#### DO THIS
Convert the part of the records below that opens with the line containing "Here is an image. Outline" and closes with the line containing "Look at this" into a JSON list of strings, one string per line. Include both of those lines and leave out any blank lines.

▼▼▼

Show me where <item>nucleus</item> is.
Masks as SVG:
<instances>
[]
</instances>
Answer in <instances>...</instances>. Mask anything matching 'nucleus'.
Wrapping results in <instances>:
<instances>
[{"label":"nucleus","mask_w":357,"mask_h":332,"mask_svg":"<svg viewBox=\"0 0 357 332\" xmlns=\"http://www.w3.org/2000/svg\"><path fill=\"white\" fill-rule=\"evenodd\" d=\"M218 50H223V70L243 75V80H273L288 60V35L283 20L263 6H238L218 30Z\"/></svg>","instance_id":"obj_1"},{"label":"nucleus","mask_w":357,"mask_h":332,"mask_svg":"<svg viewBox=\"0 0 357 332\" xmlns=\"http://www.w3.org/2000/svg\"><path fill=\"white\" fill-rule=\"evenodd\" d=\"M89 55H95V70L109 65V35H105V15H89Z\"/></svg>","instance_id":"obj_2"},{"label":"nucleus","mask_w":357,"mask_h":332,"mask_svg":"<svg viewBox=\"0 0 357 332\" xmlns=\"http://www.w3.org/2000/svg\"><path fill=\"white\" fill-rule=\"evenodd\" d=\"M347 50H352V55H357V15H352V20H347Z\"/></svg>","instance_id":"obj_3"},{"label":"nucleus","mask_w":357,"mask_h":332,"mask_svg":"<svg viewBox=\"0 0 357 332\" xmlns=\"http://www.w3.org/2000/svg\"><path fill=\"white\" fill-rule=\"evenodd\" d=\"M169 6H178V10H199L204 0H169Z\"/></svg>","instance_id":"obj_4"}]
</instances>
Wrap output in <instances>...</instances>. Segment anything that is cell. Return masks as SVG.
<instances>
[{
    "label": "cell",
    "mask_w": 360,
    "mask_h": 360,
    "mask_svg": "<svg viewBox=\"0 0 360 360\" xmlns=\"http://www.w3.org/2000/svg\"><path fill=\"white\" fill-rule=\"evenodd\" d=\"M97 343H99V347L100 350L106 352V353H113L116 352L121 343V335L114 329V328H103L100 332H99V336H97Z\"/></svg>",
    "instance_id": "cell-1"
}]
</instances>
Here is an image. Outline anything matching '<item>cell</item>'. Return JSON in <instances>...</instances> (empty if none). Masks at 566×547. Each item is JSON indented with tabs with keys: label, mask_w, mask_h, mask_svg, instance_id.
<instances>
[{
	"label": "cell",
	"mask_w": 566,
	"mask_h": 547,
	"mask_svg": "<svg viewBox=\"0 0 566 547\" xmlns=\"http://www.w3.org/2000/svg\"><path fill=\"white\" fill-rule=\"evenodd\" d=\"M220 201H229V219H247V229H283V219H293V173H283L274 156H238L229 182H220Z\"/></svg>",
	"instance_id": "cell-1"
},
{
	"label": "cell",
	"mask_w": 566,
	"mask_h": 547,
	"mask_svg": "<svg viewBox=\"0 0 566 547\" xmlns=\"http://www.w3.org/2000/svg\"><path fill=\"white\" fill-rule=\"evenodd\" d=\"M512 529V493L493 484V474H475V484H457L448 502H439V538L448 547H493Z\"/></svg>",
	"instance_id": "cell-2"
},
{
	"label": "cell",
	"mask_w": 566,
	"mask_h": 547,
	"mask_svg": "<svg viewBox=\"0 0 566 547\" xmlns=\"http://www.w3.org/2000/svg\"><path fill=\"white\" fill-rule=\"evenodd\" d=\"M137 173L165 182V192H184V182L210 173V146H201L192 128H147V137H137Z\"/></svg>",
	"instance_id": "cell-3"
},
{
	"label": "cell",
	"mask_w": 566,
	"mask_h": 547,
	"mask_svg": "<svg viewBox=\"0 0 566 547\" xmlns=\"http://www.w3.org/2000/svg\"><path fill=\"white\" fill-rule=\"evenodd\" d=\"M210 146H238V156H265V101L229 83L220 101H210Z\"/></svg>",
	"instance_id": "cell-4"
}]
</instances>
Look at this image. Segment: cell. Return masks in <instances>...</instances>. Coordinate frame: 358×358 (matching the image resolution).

▲▲▲
▼▼▼

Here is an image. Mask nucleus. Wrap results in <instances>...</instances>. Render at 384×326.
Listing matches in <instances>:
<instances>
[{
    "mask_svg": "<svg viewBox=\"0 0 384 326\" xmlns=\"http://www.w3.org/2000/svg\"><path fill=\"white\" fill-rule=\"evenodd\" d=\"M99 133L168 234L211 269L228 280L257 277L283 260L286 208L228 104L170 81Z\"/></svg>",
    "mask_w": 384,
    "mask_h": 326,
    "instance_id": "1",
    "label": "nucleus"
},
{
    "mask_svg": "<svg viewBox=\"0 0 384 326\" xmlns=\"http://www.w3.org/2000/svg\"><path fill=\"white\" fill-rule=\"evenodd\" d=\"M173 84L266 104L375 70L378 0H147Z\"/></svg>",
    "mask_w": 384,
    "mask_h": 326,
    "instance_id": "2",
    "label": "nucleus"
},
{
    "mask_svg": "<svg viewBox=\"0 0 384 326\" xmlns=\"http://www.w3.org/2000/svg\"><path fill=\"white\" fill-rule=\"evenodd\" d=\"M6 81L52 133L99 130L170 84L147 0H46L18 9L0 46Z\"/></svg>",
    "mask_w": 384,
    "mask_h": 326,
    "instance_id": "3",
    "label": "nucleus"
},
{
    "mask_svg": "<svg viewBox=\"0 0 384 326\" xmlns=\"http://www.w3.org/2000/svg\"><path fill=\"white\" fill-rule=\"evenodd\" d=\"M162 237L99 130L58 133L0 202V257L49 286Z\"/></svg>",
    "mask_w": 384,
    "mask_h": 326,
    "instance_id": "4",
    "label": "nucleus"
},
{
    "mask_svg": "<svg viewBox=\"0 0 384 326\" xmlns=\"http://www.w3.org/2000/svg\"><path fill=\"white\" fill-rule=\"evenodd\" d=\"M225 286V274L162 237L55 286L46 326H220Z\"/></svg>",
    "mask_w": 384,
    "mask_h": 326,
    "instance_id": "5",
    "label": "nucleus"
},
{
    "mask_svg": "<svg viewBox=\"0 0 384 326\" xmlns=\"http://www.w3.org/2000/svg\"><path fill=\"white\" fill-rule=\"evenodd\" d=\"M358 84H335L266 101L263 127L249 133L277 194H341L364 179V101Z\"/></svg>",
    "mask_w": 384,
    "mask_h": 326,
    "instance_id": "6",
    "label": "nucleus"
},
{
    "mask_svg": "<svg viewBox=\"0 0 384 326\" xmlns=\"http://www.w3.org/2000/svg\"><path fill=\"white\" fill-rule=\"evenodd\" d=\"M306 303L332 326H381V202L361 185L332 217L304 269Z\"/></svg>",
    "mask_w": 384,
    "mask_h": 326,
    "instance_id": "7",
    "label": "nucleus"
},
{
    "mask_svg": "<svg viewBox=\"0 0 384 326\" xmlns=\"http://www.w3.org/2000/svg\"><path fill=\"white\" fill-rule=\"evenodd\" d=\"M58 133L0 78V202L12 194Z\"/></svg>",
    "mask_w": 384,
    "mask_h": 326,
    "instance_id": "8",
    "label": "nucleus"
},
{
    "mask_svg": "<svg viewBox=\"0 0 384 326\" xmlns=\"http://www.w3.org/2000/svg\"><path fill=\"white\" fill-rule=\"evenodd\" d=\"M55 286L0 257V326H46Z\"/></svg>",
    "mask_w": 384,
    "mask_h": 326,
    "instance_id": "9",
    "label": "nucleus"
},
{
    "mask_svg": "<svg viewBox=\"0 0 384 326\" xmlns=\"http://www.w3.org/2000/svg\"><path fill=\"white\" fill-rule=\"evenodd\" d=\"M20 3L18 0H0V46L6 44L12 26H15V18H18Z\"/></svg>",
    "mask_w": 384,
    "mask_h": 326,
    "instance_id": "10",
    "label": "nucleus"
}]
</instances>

▲▲▲

#### OUTPUT FOR THIS EXERCISE
[
  "Here is an image. Outline anything matching '<item>cell</item>'. Return JSON in <instances>...</instances> (empty if none). Masks at 566×547. Each item is JSON indented with tabs with keys: label, mask_w, mask_h, mask_svg, instance_id.",
  "<instances>",
  "[{",
  "\t\"label\": \"cell\",",
  "\t\"mask_w\": 566,",
  "\t\"mask_h\": 547,",
  "\t\"mask_svg\": \"<svg viewBox=\\\"0 0 566 547\\\" xmlns=\\\"http://www.w3.org/2000/svg\\\"><path fill=\\\"white\\\" fill-rule=\\\"evenodd\\\" d=\\\"M220 201H229V219H247V229H283V219H293V173H283L274 156H238L229 182H220Z\\\"/></svg>\",",
  "\t\"instance_id\": \"cell-1\"",
  "},",
  "{",
  "\t\"label\": \"cell\",",
  "\t\"mask_w\": 566,",
  "\t\"mask_h\": 547,",
  "\t\"mask_svg\": \"<svg viewBox=\\\"0 0 566 547\\\" xmlns=\\\"http://www.w3.org/2000/svg\\\"><path fill=\\\"white\\\" fill-rule=\\\"evenodd\\\" d=\\\"M512 529V493L493 484V474H475V484H457L448 502H439V538L448 547H493Z\\\"/></svg>\",",
  "\t\"instance_id\": \"cell-2\"",
  "},",
  "{",
  "\t\"label\": \"cell\",",
  "\t\"mask_w\": 566,",
  "\t\"mask_h\": 547,",
  "\t\"mask_svg\": \"<svg viewBox=\\\"0 0 566 547\\\" xmlns=\\\"http://www.w3.org/2000/svg\\\"><path fill=\\\"white\\\" fill-rule=\\\"evenodd\\\" d=\\\"M137 173L165 182V192H184V182L210 173V146H201L192 128H147V137H137Z\\\"/></svg>\",",
  "\t\"instance_id\": \"cell-3\"",
  "},",
  "{",
  "\t\"label\": \"cell\",",
  "\t\"mask_w\": 566,",
  "\t\"mask_h\": 547,",
  "\t\"mask_svg\": \"<svg viewBox=\\\"0 0 566 547\\\" xmlns=\\\"http://www.w3.org/2000/svg\\\"><path fill=\\\"white\\\" fill-rule=\\\"evenodd\\\" d=\\\"M210 146H238V156H265V101L229 83L220 101H210Z\\\"/></svg>\",",
  "\t\"instance_id\": \"cell-4\"",
  "}]",
  "</instances>",
  "Look at this image. Segment: cell. Return masks in <instances>...</instances>. Coordinate frame: 358×358 (matching the image resolution)."
]